■ Stated task A
Copy the records exactly, everything from the line containing "Observed in this" down through the end of the records.
--- Start Document passage ---
Not only is Astral Magic‘s Cosmic Energy Flow — released in May of this year — not the first outing from the Finnish space rock outfit led by project founder and spearhead Santtu Laakso in 2023, it’s the eighth. And that doesn’t include the demo short release with a live band. It’s also not the latest Astral Magic about two months after the fact, as Laakso and company have put out two full-lengths since. Unrealistic as this level of productivity is — surely the work of dimensional timeporting — and already-out-of-date as the eight-song/42-minute LP might be, it also brings Laakso into collaboration with the late Nik Turner of Hawkwind, who plays sax on the opening title-track, as well as guitarists Ilya Lipkin of Russia’s The Re-Stoned and Stefan Olesinski (Nuns on Napalm), and vocalists Christina Poupoutsi (The Higher Craft, The Meads of Asphodel, etc.) and Kev Ellis (Dubbal, Heliotrope, etc.), and where one might think so many personnel shifts around Laakso‘s synth-forward basic tracks would result in a disjointed offering, well, anything can happen in space and when you throw open doors in such a way, expectations broaden accordingly. Maybe it’s just one thing on the way to the next, maybe it’s the record with Nik Turner. Either way, Astral Magic move inextricably deeper into the known and unknown cosmos.
--- End Document passage ---
--- Start Data section ---
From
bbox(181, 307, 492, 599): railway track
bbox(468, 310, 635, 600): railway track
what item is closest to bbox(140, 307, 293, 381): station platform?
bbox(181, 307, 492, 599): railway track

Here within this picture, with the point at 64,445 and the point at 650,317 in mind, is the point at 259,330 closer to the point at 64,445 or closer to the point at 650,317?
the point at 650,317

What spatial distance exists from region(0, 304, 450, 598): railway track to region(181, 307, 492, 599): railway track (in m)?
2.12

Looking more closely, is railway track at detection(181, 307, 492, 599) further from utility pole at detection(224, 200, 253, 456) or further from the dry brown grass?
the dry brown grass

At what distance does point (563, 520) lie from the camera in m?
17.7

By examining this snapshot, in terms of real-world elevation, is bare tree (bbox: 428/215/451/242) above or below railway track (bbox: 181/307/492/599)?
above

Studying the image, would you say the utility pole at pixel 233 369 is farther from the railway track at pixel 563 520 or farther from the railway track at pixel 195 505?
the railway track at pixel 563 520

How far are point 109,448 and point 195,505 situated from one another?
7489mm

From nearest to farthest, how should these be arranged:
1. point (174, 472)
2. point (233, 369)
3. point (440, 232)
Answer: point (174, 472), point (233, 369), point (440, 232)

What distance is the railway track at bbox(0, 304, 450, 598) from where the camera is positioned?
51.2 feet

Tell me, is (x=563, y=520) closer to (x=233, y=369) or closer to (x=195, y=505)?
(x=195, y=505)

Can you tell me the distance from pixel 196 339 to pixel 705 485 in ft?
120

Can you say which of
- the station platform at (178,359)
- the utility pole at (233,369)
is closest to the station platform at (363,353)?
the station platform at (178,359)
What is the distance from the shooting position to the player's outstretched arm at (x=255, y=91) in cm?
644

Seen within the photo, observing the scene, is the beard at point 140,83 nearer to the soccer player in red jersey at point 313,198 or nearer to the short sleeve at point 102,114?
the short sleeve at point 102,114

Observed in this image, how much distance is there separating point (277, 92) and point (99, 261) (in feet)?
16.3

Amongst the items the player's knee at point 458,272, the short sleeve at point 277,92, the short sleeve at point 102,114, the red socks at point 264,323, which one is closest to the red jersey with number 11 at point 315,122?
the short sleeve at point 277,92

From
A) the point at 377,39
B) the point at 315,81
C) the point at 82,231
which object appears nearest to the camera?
--- End Data section ---
■ Stated task B
Condense the paragraph of the album review that begins "Not only is Astral Magic‘s Cosmic Energy Flow" into a bulleted list that keeps its main facts.

■ Written response A
Observed in this image, how much distance is there separating point (277, 92) and point (99, 261) (in feet)?
16.3

Amongst the items the player's knee at point 458,272, the short sleeve at point 277,92, the short sleeve at point 102,114, the red socks at point 264,323, which one is closest to the red jersey with number 11 at point 315,122?
the short sleeve at point 277,92

From
A) the point at 377,39
B) the point at 315,81
C) the point at 82,231
which object appears nearest to the camera?

■ Written response B
- Cosmic Energy Flow, released in May, is the eighth outing in 2023 from Astral Magic, the Finnish space rock project founded and led by Santtu Laakso. That count leaves out a demo short release with a live band.
- About two months later, it is no longer the latest Astral Magic release, since two more full-lengths have come out.
- The LP has eight songs and runs 42 minutes.
- Collaborators include the late Nik Turner of Hawkwind on sax for the opening title track, guitarists Ilya Lipkin (The Re-Stoned) and Stefan Olesinski (Nuns on Napalm), and vocalists Christina Poupoutsi and Kev Ellis.
- So many guest musicians around Laakso's synth-forward basic tracks might seem likely to make the record disjointed, but in space, expectations broaden.
- The album carries Astral Magic deeper into the known and unknown cosmos.